Saramago narró aquel temprano encuentro de María y José en su “Evangelio según Jesucristo” y en su lectura creímos encontrar el origen de toda esta hipocresía y del engaño.
Leámoslo:
“Como si se moviese en el interior de la vertiginosa columna de aire, José entró en la casa, cerró la puerta tras él, y durante un minuto se quedó apoyado en la pared, aguardando a que los ojos se acostumbrasen a la penumbra(había salido a orinar). A su lado, el candil brillaba mortecino, casi sin luz, inútil. María, acostada boca arriba, estaba despierta y atenta, miraba fijamente un punto ante ella y parecía esperar. Sin pronunciar palabra José se acercó y apartó lentamente la sábana que la cubría .Ella desvió los ojos, alzó un poco la parte inferior de la túnica , pero solo acabó de alzarla hacia arriba, a la altura del vientre, cuando él ya se inclinaba y procedía del mismo modo con su propia túnica y María, a su vez, abría las piernas, o las habría abierto durante el sueño y de este modo las mantuvo, por inusitada indolencia matinal o por presentimientos de mujer casada que conoce sus deberes.

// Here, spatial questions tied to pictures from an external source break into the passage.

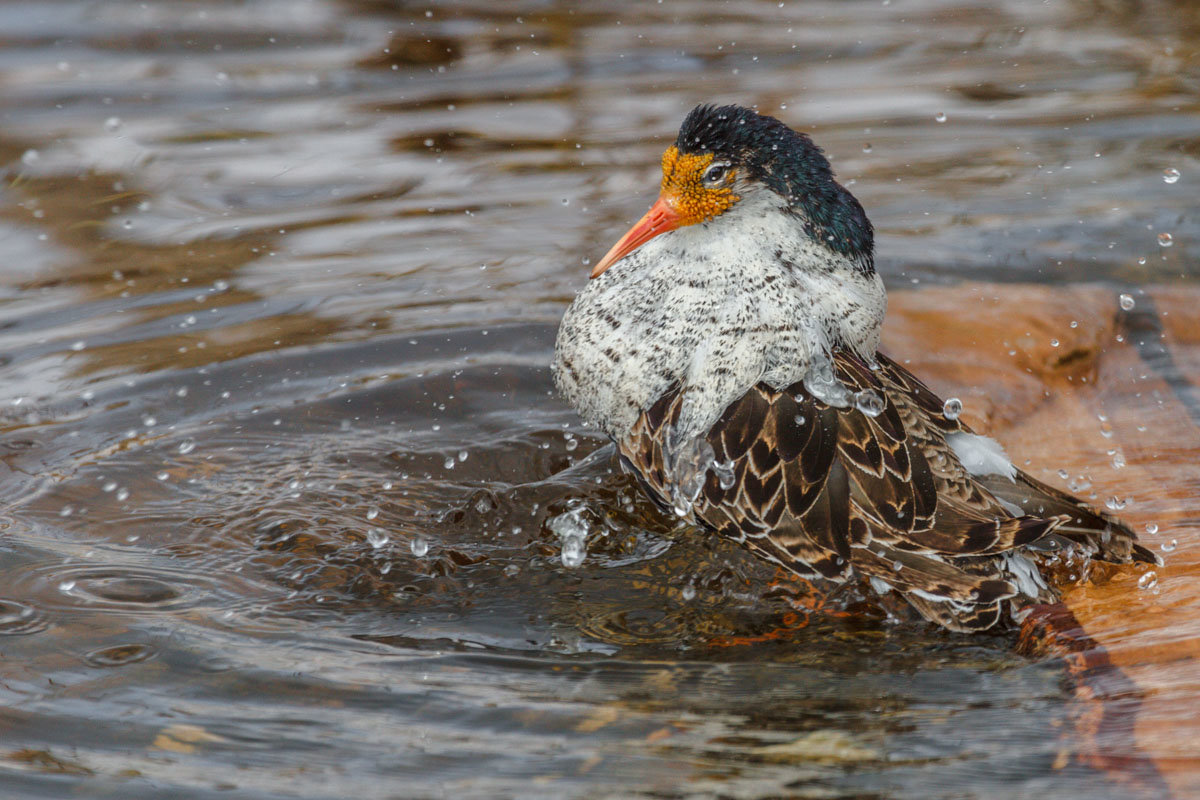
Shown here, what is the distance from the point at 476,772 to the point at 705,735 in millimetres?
604

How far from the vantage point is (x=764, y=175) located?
4285 millimetres

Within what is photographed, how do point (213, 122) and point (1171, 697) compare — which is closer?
point (1171, 697)

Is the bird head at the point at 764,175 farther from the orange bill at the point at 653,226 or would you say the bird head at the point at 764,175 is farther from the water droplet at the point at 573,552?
the water droplet at the point at 573,552

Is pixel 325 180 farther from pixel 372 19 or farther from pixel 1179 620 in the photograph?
pixel 1179 620

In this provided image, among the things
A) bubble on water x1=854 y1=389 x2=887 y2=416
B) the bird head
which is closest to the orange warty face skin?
the bird head

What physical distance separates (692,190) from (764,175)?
241 mm

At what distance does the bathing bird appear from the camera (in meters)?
4.00

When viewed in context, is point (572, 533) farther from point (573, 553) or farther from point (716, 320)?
point (716, 320)

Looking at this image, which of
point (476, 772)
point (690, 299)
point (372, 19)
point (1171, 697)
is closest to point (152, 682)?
point (476, 772)

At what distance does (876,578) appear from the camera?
159 inches

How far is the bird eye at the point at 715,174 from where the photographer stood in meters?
4.27

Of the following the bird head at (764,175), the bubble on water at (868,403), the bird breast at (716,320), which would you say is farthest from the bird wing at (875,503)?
the bird head at (764,175)

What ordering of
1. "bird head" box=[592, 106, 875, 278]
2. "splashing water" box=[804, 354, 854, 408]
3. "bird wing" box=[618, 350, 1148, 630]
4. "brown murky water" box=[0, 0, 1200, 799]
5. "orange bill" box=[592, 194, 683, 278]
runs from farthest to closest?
"orange bill" box=[592, 194, 683, 278]
"bird head" box=[592, 106, 875, 278]
"splashing water" box=[804, 354, 854, 408]
"bird wing" box=[618, 350, 1148, 630]
"brown murky water" box=[0, 0, 1200, 799]

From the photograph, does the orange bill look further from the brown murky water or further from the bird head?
the brown murky water
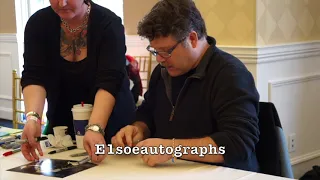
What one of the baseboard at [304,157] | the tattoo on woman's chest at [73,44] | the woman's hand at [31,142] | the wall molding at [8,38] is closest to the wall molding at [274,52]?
the baseboard at [304,157]

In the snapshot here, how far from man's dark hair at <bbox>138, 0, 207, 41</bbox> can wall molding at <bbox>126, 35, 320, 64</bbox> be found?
3.80ft

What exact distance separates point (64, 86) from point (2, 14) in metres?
4.84

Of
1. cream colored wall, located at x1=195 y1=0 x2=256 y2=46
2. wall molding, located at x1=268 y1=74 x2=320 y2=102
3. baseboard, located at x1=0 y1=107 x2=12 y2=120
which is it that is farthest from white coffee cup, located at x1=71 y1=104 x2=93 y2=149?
baseboard, located at x1=0 y1=107 x2=12 y2=120

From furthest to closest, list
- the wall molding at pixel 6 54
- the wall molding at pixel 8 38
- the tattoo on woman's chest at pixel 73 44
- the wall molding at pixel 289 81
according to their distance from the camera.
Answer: the wall molding at pixel 6 54 → the wall molding at pixel 8 38 → the wall molding at pixel 289 81 → the tattoo on woman's chest at pixel 73 44

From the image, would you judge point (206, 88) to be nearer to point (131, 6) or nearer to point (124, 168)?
point (124, 168)

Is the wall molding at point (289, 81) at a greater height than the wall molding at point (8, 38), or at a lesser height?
lesser

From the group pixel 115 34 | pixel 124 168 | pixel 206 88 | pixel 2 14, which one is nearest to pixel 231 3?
pixel 115 34

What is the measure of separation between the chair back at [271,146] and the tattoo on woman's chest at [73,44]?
0.72m

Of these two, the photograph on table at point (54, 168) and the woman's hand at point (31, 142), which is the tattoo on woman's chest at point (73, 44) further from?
the photograph on table at point (54, 168)

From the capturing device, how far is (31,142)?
1.72 m

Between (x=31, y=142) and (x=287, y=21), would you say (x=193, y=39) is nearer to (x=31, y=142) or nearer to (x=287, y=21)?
(x=31, y=142)

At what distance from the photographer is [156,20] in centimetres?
158

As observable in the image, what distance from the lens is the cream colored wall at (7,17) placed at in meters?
6.30

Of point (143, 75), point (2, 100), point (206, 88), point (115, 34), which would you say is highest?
point (115, 34)
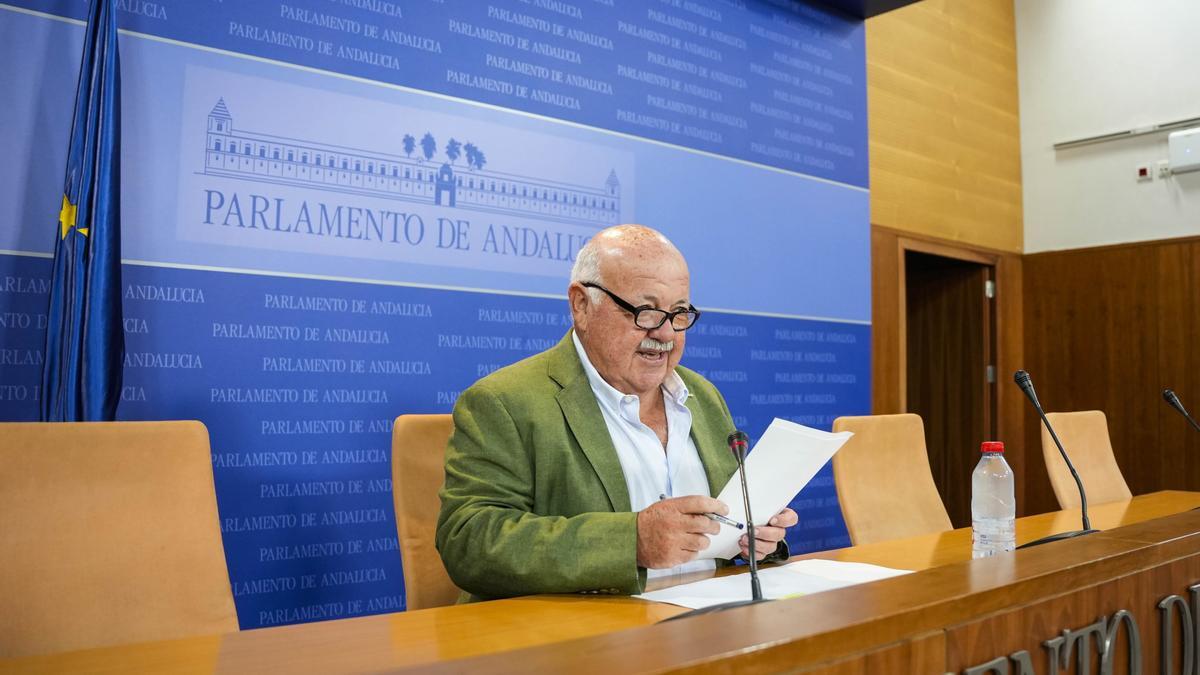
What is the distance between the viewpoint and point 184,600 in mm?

Dios, que está en todas partes, estaba allí, pero, siendo lo que es, un espíritu puro, no podía ver cómo la piel de uno tocaba la piel del otro, cómo la carne de él penetró en la de ella, creadas una y otra para eso mismo y, probablemente, no se encontraría allí cuando la simiente sagrada de José se derramó en el sagrado interior de María, sagrados ambos por la fuente y copa de la vida, en verdad hay cosas que el mismo Dios no entiende, aunque las haya creado.
Habiendo pues salido al patio, Dios no pudo oír el sonido agónico, como un estertor, que salió de la boca del varón en el instante de la crisis, y menos aún el levísimo gemido de la mujer que no fue capaz de reprimir. Solo un minuto, o quizás no tanto, reposó José sobre el cuerpo de María. Mientras ella se bajaba la túnica y se cubría con la sábana, tapándose después la cara con el antebrazo, él, de pie en medio de la casa, con las manos levantadas, mirando al techo, pronunció aquella oración, terrible sobre todas, a los hombres reservada, Albado seas tú ,Señor, nuestro Dios, rey del universo, por no haberme hecho mujer.
Pero a estas alturas ya ni en patio debía estar Dios, pues no se estremecieron las paredes de la casa, no se derrumbaron ni se abrió la tierra. Y entonces por primera vez, se oyó a María, humildemente decía, como de mujer se espera que sea siempre la voz , alabados seas tú , Señor, que me hiciste conforme a tu voluntada, ahora bien, entre estas palabras y las otras, conocidas y aclamadas, no hay diferencia alguna, reparad, He aquí la esclava del señor, hágase en mi según tú palabra, queda claro que quien dijo esto pudo haber dicho aquello, Luego la mujer del carpintero José se levantó de la estera, la enrolló junto a la de su marido y dobló la sábana común.”
Quizás, si se hubiesen dicho estas verdades sexuales íntimas acaecidas entre José y María en los Evangelios, hoy no hubiese tantos homosexuales pederastas y curas mujeriegos en nuestra amada Iglesia encubridora.
La vida de muchos santos, lejos de ser como la pintan, era muy humana…vivían como cualquiera. Levantarse, orinar, comer, defecar, amar, odiar y todas esas cosas que hacemos los mortales humanos que no ambicionamos la inmortalidad. Sin embargo, en su afán por sublimar su religión, cada cual exagera.
Por lo visto, el “Jesús Humano” es más probable que el “Jesús Dios” que nos presentan. Sus enredos con María Magdalena debemos darlo por un hecho cierto, por lo menos más cierto que su resurrección, cosa que entra en el campo de lo insólito, de lo imposible.
En cuanto a José y María…le creo más a los polvos del difunto Saramago que a los del Espíritu Santo.
Oremus
¡OH Dios! perdona nuestros pícaros pecados y recuérdanos siempre que, como María y José, del polvo hemos venido y en polvo nos convertiremos…Amén.